Respondent sought to recover from petitioners on the basis of negligence
or strict liability (not recognized by Scottish law), and admitted that the
action was filed in the United States because its laws regarding liability,
capacity to sue, and damages are more favorable to respondent's position than
those of Scotland.
On petitioners' motion, the action was removed to a Federal District
Court in California and was then transferred to the United States District
Court for the Middle District of Pennsylvania, pursuant to 28 U.S.C. § 1404(a).
The District Court granted petitioners' motion to dismiss the action on the
ground of forum non conveniens. Relying on the test set forth in Gulf
Oil Corp. v. Gilbert, 330 U. S. 501, and analyzing the "private interest
factors" affecting the litigants' convenience and the "public interest
factors" affecting the forum's convenience, as set forth in Gilbert, the
District Court concluded that Scotland was the appropriate forum. However, the
Court of Appeals reversed, holding that the District Court had abused its
discretion in conducting the Gilbert analysis and that, in any event, dismissal
is automatically barred where the law of the alternative forum is less
favorable to the plaintiff than the law of the forum chosen by the plaintiff.
ISSUE:
Whether or not the possibility of an unfavorable change of the law in
plaintiff’s home forum bar dismissal under forum non convenient
RULING:
The possibility of an unfavorable change in the law in Scotland should
not, by itself, bar dismissal. The court held that plaintiffs may not defeat a
motion to dismiss on the ground of forum non conveniens merely by
showing that the substantive law that would be applied in the alternative forum
is less favorable to the plaintiffs than that of the chosen forum, since the
possibility of a change in substantive law should ordinarily not be given
conclusive or even substantial weight in the forum non conveniens inquiry.

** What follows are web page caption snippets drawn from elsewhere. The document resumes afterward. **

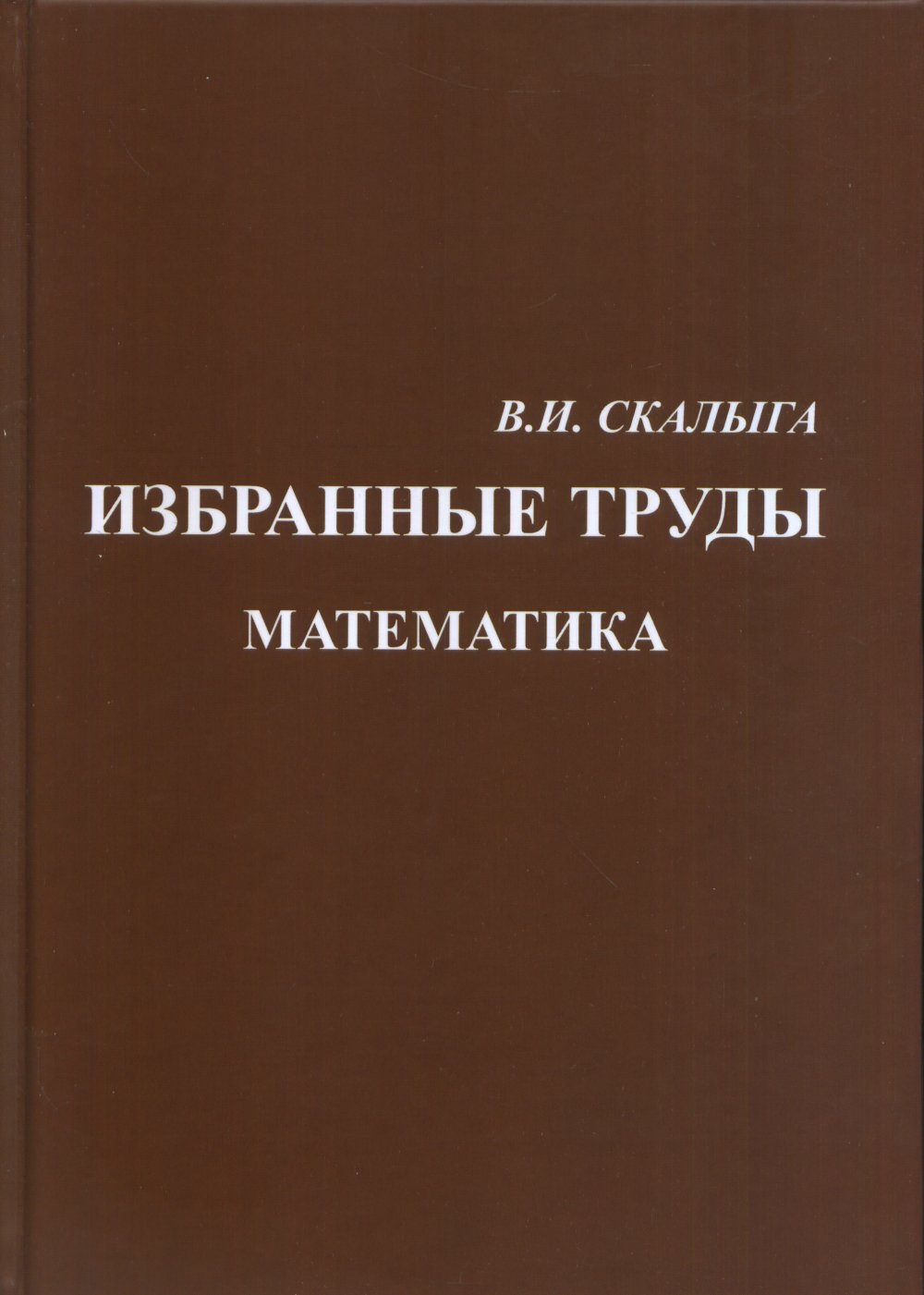 Избранные труды. Математика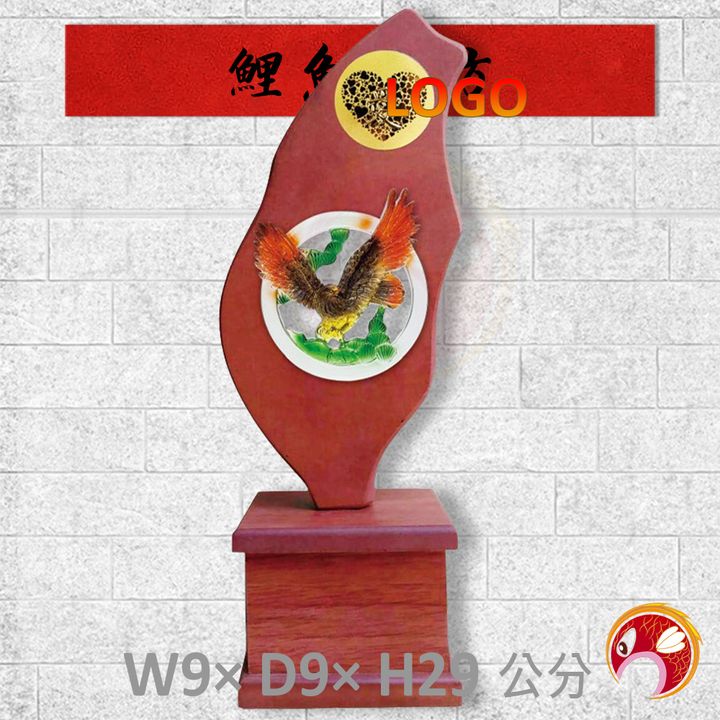 100-R370-鯉魚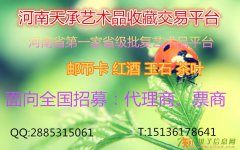 河南天承艺术品零门槛招募代理商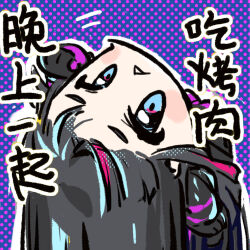girls' frontline neural cloud fan art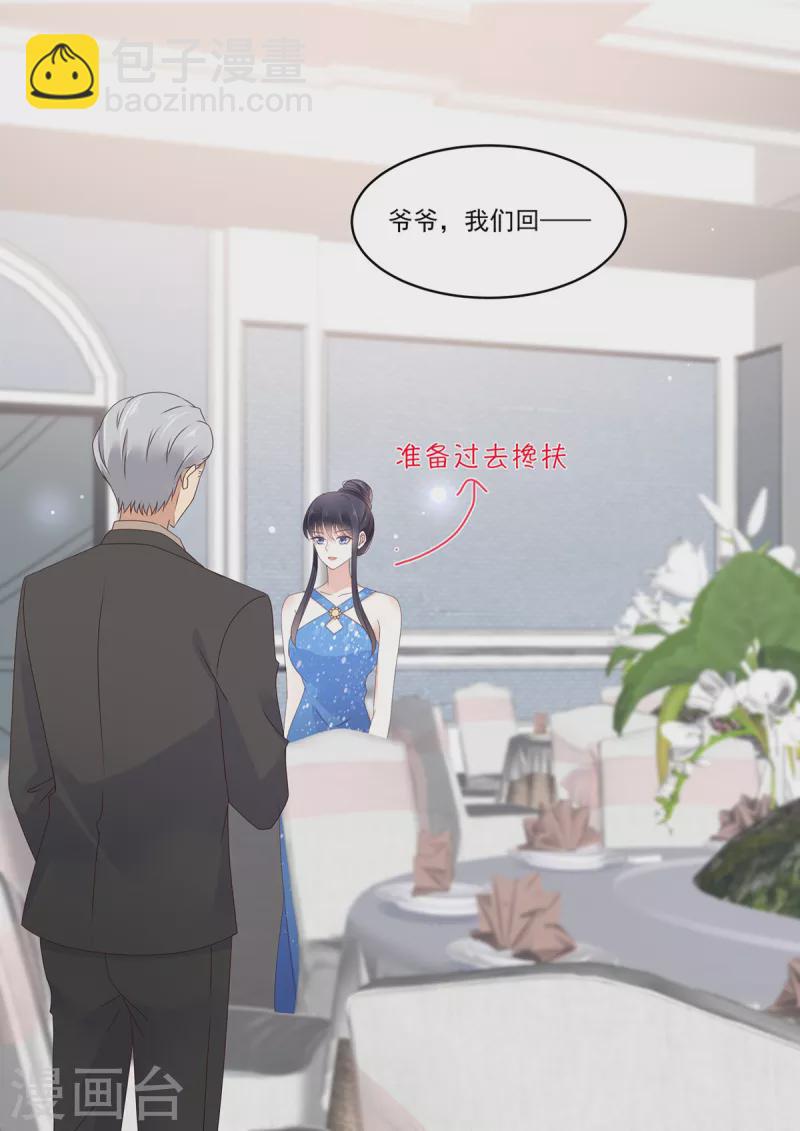 第30话 请君入瓮-第30话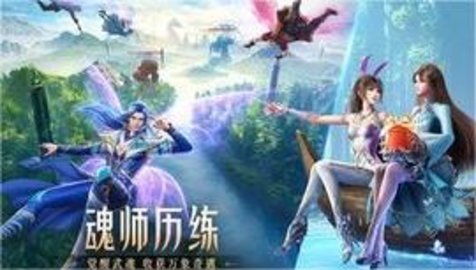 斗罗大陆：魂师对决手游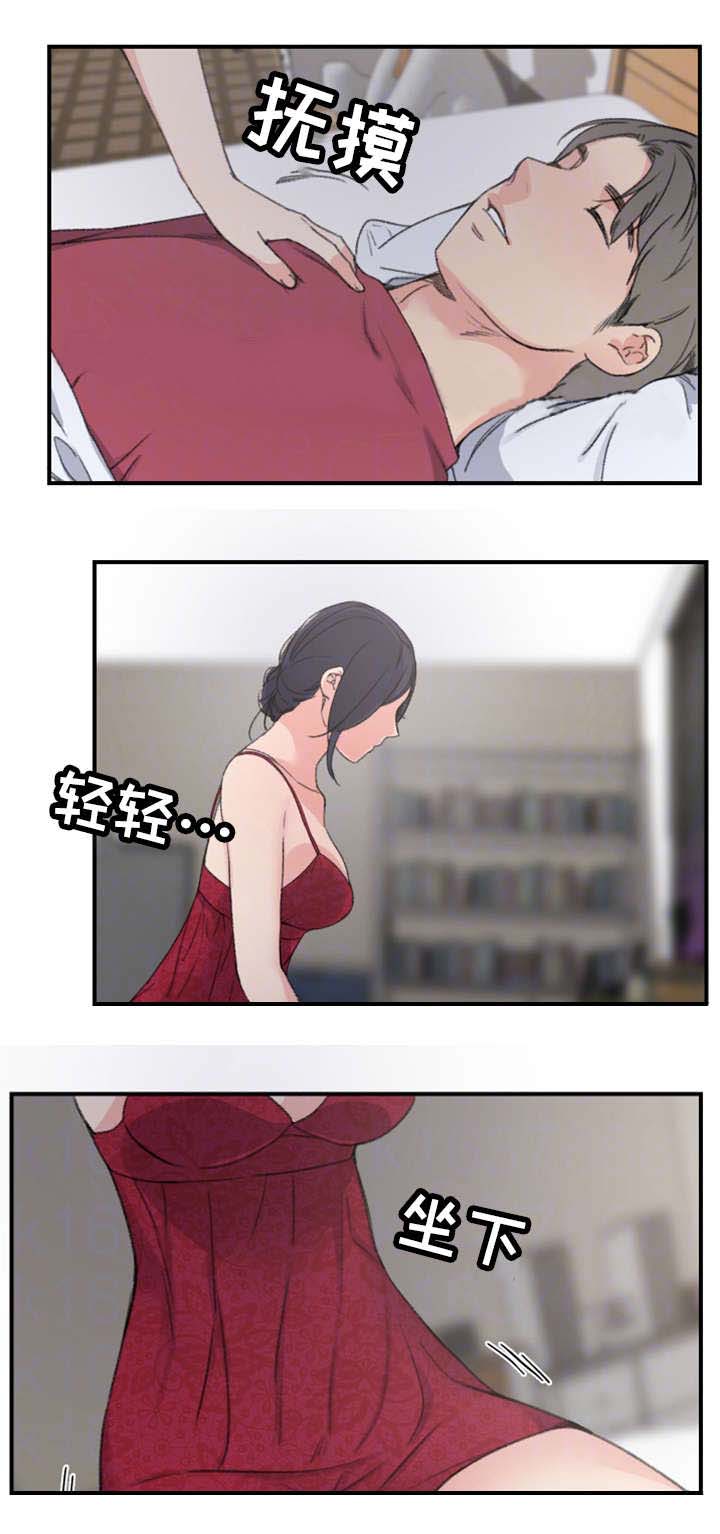 美女房东漫画,第10话1图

In this case the proper forum was Scotland given that fewer evidentiary problems would be posed if the trial were held in Scotland; the inability to implead potential third party defendants clearly supported holding the trial in Scotland; and public interest favored trial in Scotland, the accident having occurred in its air space, all the decedents being Scottish, and apart from the manufacturers, all potential plaintiffs and defendants being either Scottish or English.